*To be done*. Repeat every record below exactly as it appears.

#### Record set ####

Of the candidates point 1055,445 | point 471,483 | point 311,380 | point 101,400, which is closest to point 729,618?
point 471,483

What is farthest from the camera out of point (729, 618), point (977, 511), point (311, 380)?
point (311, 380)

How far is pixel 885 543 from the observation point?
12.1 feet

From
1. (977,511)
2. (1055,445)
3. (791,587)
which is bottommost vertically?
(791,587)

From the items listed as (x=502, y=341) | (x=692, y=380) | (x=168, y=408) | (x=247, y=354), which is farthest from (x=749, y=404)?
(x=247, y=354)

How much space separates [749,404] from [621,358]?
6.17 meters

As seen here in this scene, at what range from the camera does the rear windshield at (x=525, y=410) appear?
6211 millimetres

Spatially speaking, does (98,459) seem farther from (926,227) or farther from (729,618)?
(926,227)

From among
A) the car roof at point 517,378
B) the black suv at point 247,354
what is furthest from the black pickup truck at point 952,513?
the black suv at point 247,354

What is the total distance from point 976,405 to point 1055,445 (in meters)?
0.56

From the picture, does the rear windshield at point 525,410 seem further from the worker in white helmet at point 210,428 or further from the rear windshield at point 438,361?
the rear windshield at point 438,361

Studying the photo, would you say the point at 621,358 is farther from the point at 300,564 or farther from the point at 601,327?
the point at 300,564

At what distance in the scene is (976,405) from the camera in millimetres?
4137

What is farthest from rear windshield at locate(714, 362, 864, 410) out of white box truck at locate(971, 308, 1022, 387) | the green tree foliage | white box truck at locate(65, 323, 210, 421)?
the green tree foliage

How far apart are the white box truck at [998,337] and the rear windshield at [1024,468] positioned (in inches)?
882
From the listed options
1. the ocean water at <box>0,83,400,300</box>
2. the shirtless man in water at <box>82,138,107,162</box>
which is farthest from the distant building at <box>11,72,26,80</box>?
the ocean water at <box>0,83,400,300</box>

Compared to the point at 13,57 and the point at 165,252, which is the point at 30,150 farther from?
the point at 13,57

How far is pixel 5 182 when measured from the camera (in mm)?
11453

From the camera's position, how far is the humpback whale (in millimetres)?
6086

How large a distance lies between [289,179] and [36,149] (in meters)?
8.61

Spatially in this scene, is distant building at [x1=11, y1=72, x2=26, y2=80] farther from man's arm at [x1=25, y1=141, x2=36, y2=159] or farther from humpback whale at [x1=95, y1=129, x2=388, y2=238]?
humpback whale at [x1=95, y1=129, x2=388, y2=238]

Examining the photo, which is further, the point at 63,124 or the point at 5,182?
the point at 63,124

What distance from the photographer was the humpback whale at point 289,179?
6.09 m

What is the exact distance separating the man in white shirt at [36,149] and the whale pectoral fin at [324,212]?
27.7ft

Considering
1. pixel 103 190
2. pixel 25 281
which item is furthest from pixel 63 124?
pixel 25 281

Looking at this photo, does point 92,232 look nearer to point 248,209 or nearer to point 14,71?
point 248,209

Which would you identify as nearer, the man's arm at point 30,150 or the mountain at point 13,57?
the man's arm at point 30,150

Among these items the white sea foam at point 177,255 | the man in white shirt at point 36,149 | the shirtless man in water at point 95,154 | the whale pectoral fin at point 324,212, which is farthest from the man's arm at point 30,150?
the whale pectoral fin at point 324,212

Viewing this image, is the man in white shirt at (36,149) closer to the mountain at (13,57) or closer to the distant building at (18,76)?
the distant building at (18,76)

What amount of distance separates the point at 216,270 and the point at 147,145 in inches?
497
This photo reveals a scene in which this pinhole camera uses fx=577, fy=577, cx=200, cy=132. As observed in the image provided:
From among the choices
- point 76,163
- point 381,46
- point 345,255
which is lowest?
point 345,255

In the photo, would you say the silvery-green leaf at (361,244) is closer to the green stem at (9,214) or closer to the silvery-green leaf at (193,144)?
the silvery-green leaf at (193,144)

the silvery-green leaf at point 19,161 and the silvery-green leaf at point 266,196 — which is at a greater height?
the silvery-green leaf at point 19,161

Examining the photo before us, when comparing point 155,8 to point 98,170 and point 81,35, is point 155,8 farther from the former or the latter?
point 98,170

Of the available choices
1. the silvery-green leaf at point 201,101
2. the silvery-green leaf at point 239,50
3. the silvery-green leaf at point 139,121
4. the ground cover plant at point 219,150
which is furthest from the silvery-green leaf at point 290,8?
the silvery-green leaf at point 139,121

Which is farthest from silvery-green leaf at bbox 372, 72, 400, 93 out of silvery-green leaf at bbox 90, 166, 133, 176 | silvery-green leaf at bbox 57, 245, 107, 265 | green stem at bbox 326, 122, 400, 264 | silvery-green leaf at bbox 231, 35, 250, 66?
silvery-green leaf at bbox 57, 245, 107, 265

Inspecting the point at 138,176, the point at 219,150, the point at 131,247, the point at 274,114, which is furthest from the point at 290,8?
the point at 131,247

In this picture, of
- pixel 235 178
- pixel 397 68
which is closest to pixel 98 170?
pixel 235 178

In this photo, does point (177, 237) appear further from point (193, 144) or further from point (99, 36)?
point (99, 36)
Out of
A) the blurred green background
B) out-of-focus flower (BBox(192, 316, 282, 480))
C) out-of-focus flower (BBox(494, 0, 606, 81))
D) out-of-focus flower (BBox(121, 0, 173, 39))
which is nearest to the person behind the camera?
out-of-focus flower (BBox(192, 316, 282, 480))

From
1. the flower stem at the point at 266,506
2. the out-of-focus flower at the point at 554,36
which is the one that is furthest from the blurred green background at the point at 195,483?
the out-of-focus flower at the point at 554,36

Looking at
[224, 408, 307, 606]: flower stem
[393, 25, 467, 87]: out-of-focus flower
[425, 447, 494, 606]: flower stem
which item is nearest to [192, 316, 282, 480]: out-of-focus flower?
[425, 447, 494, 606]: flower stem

####

*Response*.
Of the candidates point 1055,445 | point 471,483 | point 311,380 | point 101,400, which is closest to point 729,618?
point 471,483

What is farthest from the camera out of point (729, 618), point (977, 511), point (311, 380)?
point (311, 380)

How far is pixel 885 543 from the observation point?
12.1 feet

From
1. (977,511)
2. (1055,445)
3. (791,587)
which is bottommost vertically?
(791,587)

From the items listed as (x=502, y=341) | (x=692, y=380) | (x=168, y=408) | (x=247, y=354), which is farthest from (x=749, y=404)?
(x=247, y=354)

How much space separates [749,404] from [621,358]?
6.17 meters

As seen here in this scene, at what range from the camera does the rear windshield at (x=525, y=410) appear?
6211 millimetres

Spatially speaking, does (98,459) seem farther from (926,227) or farther from (729,618)?
(926,227)

From among
A) the car roof at point 517,378
B) the black suv at point 247,354
what is furthest from the black pickup truck at point 952,513?
the black suv at point 247,354

What is the total distance from point 976,405 to point 1055,445 (in meters)?
0.56

From the picture, does the rear windshield at point 525,410 seem further from the worker in white helmet at point 210,428 or further from the rear windshield at point 438,361?
the rear windshield at point 438,361

Studying the photo, would you say the point at 621,358 is farther from the point at 300,564 or farther from the point at 601,327?
the point at 300,564

At what distance in the scene is (976,405) from the camera in millimetres?
4137

What is farthest from rear windshield at locate(714, 362, 864, 410) out of white box truck at locate(971, 308, 1022, 387) | the green tree foliage | white box truck at locate(65, 323, 210, 421)?
the green tree foliage

How far apart are the white box truck at [998,337] and the rear windshield at [1024,468] positioned (in inches)?
882
From the listed options
1. the ocean water at <box>0,83,400,300</box>
2. the shirtless man in water at <box>82,138,107,162</box>
which is farthest from the distant building at <box>11,72,26,80</box>?
the ocean water at <box>0,83,400,300</box>

Compared to the point at 13,57 and the point at 165,252, which is the point at 30,150 farther from?
the point at 13,57

How far is pixel 5 182 when measured from the camera (in mm)?
11453

From the camera's position, how far is the humpback whale (in millimetres)?
6086

How large a distance lies between [289,179] and [36,149] (in meters)?
8.61

Spatially in this scene, is distant building at [x1=11, y1=72, x2=26, y2=80] farther from man's arm at [x1=25, y1=141, x2=36, y2=159] or farther from humpback whale at [x1=95, y1=129, x2=388, y2=238]?
humpback whale at [x1=95, y1=129, x2=388, y2=238]

Examining the photo, which is further, the point at 63,124 or the point at 5,182?
the point at 63,124

What distance from the photographer was the humpback whale at point 289,179?
6.09 m

What is the exact distance separating the man in white shirt at [36,149] and the whale pectoral fin at [324,212]?
27.7ft

Considering
1. pixel 103 190
2. pixel 25 281
which item is furthest from pixel 63 124?
pixel 25 281

Looking at this photo, does point 92,232 look nearer to point 248,209 or nearer to point 14,71?
point 248,209

Which would you identify as nearer, the man's arm at point 30,150 or the mountain at point 13,57?
the man's arm at point 30,150

Among these items the white sea foam at point 177,255 | the man in white shirt at point 36,149 | the shirtless man in water at point 95,154 | the whale pectoral fin at point 324,212, which is farthest from the man's arm at point 30,150?
the whale pectoral fin at point 324,212

Viewing this image, is the man in white shirt at (36,149) closer to the mountain at (13,57) or closer to the distant building at (18,76)?
the distant building at (18,76)

What amount of distance separates the point at 216,270 and the point at 147,145 in inches?
497
This photo reveals a scene in which this pinhole camera uses fx=577, fy=577, cx=200, cy=132. As observed in the image provided:
From among the choices
- point 76,163
- point 381,46
- point 345,255
which is lowest?
point 345,255

In the photo, would you say the silvery-green leaf at (361,244) is closer to the green stem at (9,214) or closer to the silvery-green leaf at (193,144)?
the silvery-green leaf at (193,144)

the silvery-green leaf at point 19,161 and the silvery-green leaf at point 266,196 — which is at a greater height?
the silvery-green leaf at point 19,161

Examining the photo before us, when comparing point 155,8 to point 98,170 and point 81,35, is point 155,8 farther from the former or the latter?
point 98,170

Of the available choices
1. the silvery-green leaf at point 201,101
2. the silvery-green leaf at point 239,50
3. the silvery-green leaf at point 139,121
4. the ground cover plant at point 219,150
which is furthest from the silvery-green leaf at point 290,8?
the silvery-green leaf at point 139,121

Which is farthest from silvery-green leaf at bbox 372, 72, 400, 93 out of silvery-green leaf at bbox 90, 166, 133, 176 | silvery-green leaf at bbox 57, 245, 107, 265 | green stem at bbox 326, 122, 400, 264 | silvery-green leaf at bbox 231, 35, 250, 66?
silvery-green leaf at bbox 57, 245, 107, 265

Inspecting the point at 138,176, the point at 219,150, the point at 131,247, the point at 274,114, which is furthest from the point at 290,8?
the point at 131,247

In this picture, of
- pixel 235 178
- pixel 397 68
which is closest to pixel 98 170?
pixel 235 178

In this photo, does point (177, 237) appear further from point (193, 144) or further from point (99, 36)?
point (99, 36)
Out of
A) the blurred green background
B) out-of-focus flower (BBox(192, 316, 282, 480))
C) out-of-focus flower (BBox(494, 0, 606, 81))
D) out-of-focus flower (BBox(121, 0, 173, 39))
which is nearest to the person behind the camera?
out-of-focus flower (BBox(192, 316, 282, 480))

From
1. the flower stem at the point at 266,506
2. the out-of-focus flower at the point at 554,36
which is the one that is furthest from the blurred green background at the point at 195,483?
the out-of-focus flower at the point at 554,36

Looking at
[224, 408, 307, 606]: flower stem
[393, 25, 467, 87]: out-of-focus flower
[425, 447, 494, 606]: flower stem
which item is nearest to [192, 316, 282, 480]: out-of-focus flower?
[425, 447, 494, 606]: flower stem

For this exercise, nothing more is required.